Plans for a new mega-cruise ship terminal at Luggage Point near the mouth of Brisbane River have progressed, with an in-principle agreement reached between stakeholders and Port of Brisbane on crucial commercial and technical issues.

Queensland Treasurer and Minister for Trade and Investment, Curtis Pitt, said in-principle agreement with the State Government, Brisbane City Council and Queensland Urban Utilities meant the project had taken a significant step forward in the government’s Market-Led Proposal assessment process.

“This milestone shows this government, through our Market-Led Proposals initiatives, is in the business of creating jobs and working with the private sector to facilitate good ideas,” Mr Pitt said.

“Agreement on terms between the Port of Brisbane and key stakeholders has opened the way for the progression of the detailed business case.

“Good progress has been made with these stakeholders to overcome hurdles and develop a facility that will bring a welcome economic boost and new jobs to our state.”

Mr Pitt said that planning, constructing, and operating a terminal for mega-cruise ships was challenging.

“The Port of Brisbane has had to work with key stakeholders to develop solutions that address key issues such as road access to the site,” Mr Pitt said.

“In-principle agreement with these stakeholders means that realistic solutions have been developed and the way is now clear to undertake the detailed business case to finalise the Port’s proposal to deliver a facility that will be a welcome addition to Brisbane’s tourism infrastructure.”

Port of Brisbane CEO, Roy Cummins, said the port had worked closely with the government to progress the project.

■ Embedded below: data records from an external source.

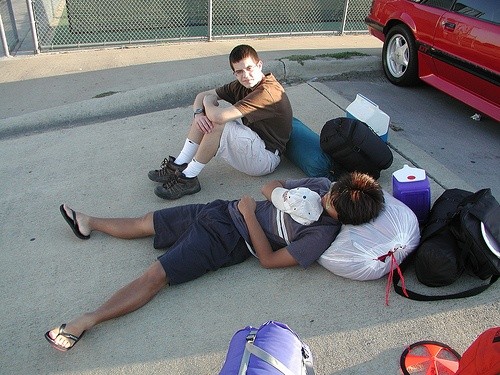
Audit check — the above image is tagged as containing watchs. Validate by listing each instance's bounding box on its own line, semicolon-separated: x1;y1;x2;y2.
193;108;205;117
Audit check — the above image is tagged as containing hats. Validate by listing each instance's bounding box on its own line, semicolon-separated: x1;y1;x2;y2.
270;186;323;227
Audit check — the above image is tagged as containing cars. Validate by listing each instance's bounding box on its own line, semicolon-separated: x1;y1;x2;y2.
363;1;500;123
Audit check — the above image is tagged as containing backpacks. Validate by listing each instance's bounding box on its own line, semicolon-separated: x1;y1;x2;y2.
319;117;393;181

“While this does not mean a Final Investment Decision has been made, reaching these in-principle agreements was a key requirement of our PBPL Board to demonstrate the project’s viability,” Mr Cummins said.

“As a result, this now means we can progress engineering and design works. This work will inform the final business case that will be presented to government for its consideration.”

Mr Pitt said in 2015-16 a record 329 cruise ships visited Queensland – more than any other Australian state.

“The proposed new terminal will be able to accommodate the mega-ships now becoming widespread in the cruise industry,” Mr Pitt said.

“It’s estimated that over 60 per cent of cruise ships in Australia will be longer than 270m by 2020.”

Lord Mayor Graham Quirk said the Brisbane City Council supported plans for a world-class cruise ship terminal at Luggage Point.

“An in-principle commitment of $5 million has already been made by council, for half of the costs of preliminary works to upgrade the local road network leading to the new terminal,” Mr Quirk said.

“Council welcomes news that this $100 million investment in our tourism industry is one step closer to being completed.”

The proposal to construct the facility was submitted by the Port of Brisbane under the government’s Market-Led Proposal framework.

If approved, the project is expected to be completed during the 2019-20 cruise season.